I’ve written about queueing (Oohh! Five vowels in a row!) theory before, but sometimes you don’t need the fancy theory and rocket-science math that goes with it… sometimes, you just need common sense to understand what’s going on.

Example… I own a retail store. I’m open 10 hours a day, and I typically get around 600 customers a day. Conveniently, the math is easy… on average, that’s 60 customers an hour… one per minute.

What happens if I decide to close 3 hours early? Assuming all those customers want their stuff, and they’re all going to show up… now I’m facing 86 customers per hour… a 43% increase.

On Dec. 24th, around 42,000 people showed up a B.C. Liquor Stores. One might expect around the same number of people might go shopping on New Year’s Eve, and one would be correct… it turned out to be around 41,000.

The big difference, of course, is that the window of time they had to do so got shrunk by 3 hours, thanks to an unexpected announcement that materialized the previous day. All liquor sales to end by 8pm, announced Dr. Henry, much to the surprise of everyone… and the panic of those who worked that day, and had planned to swing by in the evening. Ultimately, I assume everyone got their booze… one way or the other; traffic was up 188% in those last few hours.

That part of it did not catch anyone by surprise; certainly not the people who make the decisions. It’s easy to understand what they were weighing: Upsetting a lot of people and having some crowded liquor stores… or having a repeat of Halloween downtown. They voted for the former, knowing full-well there’d be a rush inside those stores… but also knowing there are safeguards and mask policies and all the rest of it… and that the risk of trouble was higher in uncontrolled crowds.

Did that decision cause an appreciable bump in case numbers? See below…

There’s little reason to keep the 2nd-Wave graphs logarithmic, so I’ve now made the Y-axes all linear. It shows a clearer idea of what’s going on. Also, for today, I’ve removed the Deaths and Hospitalizations graphs; it leaves more room for the numbers above… although the graphs below tell the same story.

If you look at the 2nd-Wave graph, there’s the big run up… and then it starts to slide downhill (downhill is good in this context). That downhill started in late November and kept a nice, consistent run down. Then it turned uphill again… about a week after New Year’s, right around the time those effects would be kicking-in. You can see a smaller version of that in Alberta, and a much bigger version in Saskatchewan; the new cases caused by the events of New Year’s.

Was it a catastrophic increase? Certainly not. Was it due to the liquor stores closing early? That’s probably a part of it, but by how much…? Your guess is as good as mine.

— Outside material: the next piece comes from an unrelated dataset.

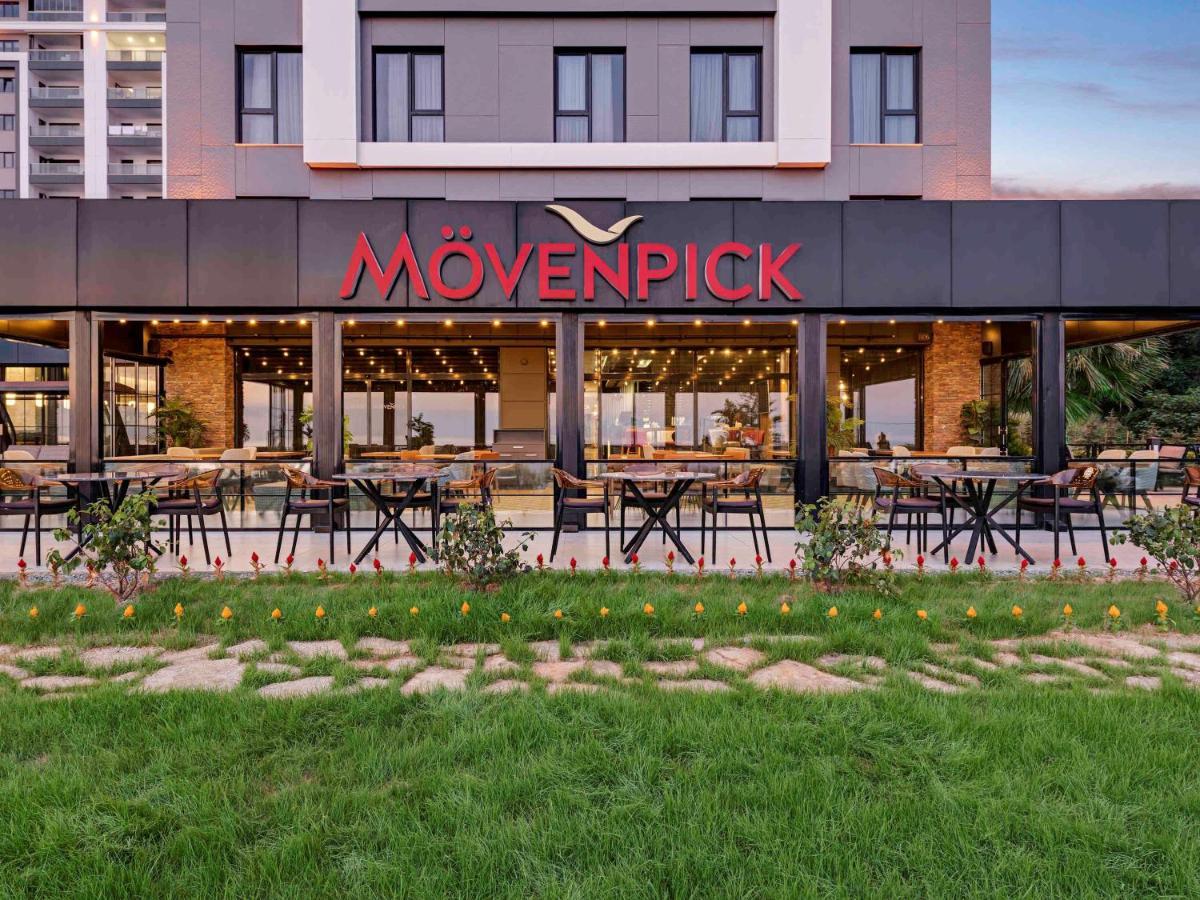 Moevenpick Hotel Trabzon Eksteriør bilde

But what’s interesting about it is that if you remove the effects of Christmas and New Year’s, you can see where we’d likely be at… just remove the uphill part and slide whatever is to the right of it down. That’s easier to do visually, but the numbers tell the same story, and the implication is that we’d likely be seeing new case counts in the 300s, not 500s… and death counts in the single digits, not double.

These are the sorts of trade-offs we’ll be dealing with until this pandemic is over. Re-openings and softening of restrictions are all based on the risk/reward of doing so. Same with masks in schools and inter-provincial travel. There are strong opinions on both sides of all arguments… and yeah, it’s not rocket science… but they’re not easy decisions either.